Work task: Return the full interview excerpt on translator Daisy Rockwell below, reproducing it word for word.

Daisy Rockwell, well-known translator, opens up about her interaction with poet and scholar AK Ramanujan, the cultural milieu of the mid-20th century and her love for Hindi-Urdu literature

A translator of South Asian literature in Hindi and Urdu, Daisy Rockwell’s works are well known. She has worked on the writings of Upendranath Ashk, Yashpal, Khadija Mastur and Krishna Sobti. Granddaughter of the legendary painter Norman Rockwell, Daisy herself also paints. She is also the author of The Little Book of Terror, a volume of paintings and essays on the global war on terror, and a novel titled Taste.

Translating is not an easy job, it can be tedious and demanding. You, however, are known to enjoy it, also you have on multiple occasions mentioned how A K Ramanujan helped you in honing your skills, tell us something about it.

Extracted data:

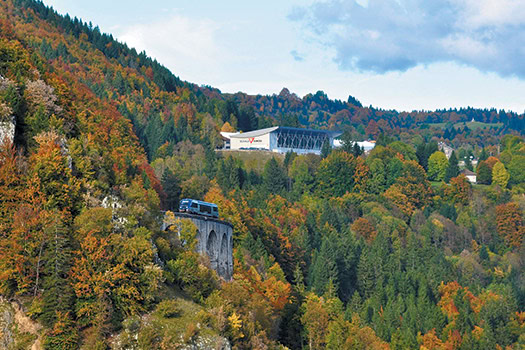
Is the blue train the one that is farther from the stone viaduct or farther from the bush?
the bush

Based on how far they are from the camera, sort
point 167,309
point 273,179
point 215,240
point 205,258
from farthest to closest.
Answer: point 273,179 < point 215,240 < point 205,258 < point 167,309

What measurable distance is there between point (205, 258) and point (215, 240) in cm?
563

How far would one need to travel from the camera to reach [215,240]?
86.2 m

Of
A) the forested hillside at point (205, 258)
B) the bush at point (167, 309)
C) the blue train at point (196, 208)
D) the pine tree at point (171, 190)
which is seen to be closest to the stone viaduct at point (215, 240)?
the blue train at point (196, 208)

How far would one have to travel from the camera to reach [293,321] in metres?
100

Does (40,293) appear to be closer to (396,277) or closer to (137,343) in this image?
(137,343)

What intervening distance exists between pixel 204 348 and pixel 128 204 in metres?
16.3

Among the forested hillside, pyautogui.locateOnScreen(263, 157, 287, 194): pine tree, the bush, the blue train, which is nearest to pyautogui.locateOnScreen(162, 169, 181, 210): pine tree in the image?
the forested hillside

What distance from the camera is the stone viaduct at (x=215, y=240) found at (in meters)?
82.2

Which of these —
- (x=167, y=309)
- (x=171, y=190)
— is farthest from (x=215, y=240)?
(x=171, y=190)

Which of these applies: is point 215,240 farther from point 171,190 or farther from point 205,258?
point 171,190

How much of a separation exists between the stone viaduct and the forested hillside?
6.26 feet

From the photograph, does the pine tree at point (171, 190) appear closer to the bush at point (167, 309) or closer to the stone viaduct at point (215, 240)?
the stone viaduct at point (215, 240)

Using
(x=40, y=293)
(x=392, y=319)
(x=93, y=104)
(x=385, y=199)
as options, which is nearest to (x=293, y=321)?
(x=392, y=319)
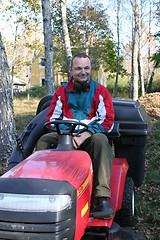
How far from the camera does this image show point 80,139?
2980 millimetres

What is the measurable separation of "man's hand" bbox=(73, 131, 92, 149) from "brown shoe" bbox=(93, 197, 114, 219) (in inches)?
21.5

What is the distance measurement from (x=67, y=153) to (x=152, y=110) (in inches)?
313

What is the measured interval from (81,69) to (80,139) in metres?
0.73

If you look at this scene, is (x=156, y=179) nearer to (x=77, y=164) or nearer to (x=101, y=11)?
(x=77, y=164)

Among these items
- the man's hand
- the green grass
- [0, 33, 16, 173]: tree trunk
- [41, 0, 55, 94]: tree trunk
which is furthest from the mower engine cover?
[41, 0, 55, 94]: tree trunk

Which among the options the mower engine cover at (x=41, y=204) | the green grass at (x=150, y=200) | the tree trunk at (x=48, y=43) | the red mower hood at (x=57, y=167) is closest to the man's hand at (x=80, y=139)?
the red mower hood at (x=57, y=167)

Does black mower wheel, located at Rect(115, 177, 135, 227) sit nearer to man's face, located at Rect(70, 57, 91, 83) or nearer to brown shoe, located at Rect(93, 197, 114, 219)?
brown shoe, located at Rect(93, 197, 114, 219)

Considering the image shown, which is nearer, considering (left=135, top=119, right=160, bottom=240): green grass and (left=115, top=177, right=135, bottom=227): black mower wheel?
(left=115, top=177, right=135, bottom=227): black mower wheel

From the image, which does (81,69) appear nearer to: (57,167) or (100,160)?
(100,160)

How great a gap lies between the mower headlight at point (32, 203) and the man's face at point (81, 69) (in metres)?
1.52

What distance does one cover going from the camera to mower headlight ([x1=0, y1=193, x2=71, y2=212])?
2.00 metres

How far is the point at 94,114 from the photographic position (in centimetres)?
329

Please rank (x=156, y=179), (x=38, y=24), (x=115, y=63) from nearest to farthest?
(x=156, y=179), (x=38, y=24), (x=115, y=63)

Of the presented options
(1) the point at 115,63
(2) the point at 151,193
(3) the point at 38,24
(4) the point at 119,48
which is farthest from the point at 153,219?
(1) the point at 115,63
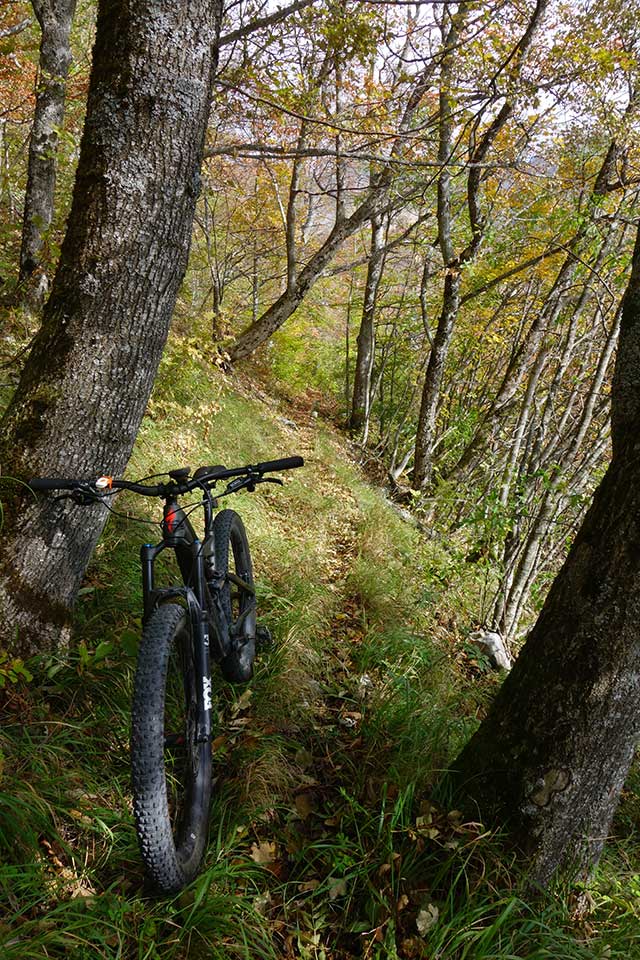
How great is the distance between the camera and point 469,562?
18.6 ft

Result of the exercise:
Daisy Rockwell, well-known translator, opens up about her interaction with poet and scholar AK Ramanujan, the cultural milieu of the mid-20th century and her love for Hindi-Urdu literature

A translator of South Asian literature in Hindi and Urdu, Daisy Rockwell’s works are well known. She has worked on the writings of Upendranath Ashk, Yashpal, Khadija Mastur and Krishna Sobti. Granddaughter of the legendary painter Norman Rockwell, Daisy herself also paints. She is also the author of The Little Book of Terror, a volume of paintings and essays on the global war on terror, and a novel titled Taste.

Translating is not an easy job, it can be tedious and demanding. You, however, are known to enjoy it, also you have on multiple occasions mentioned how A K Ramanujan helped you in honing your skills, tell us something about it.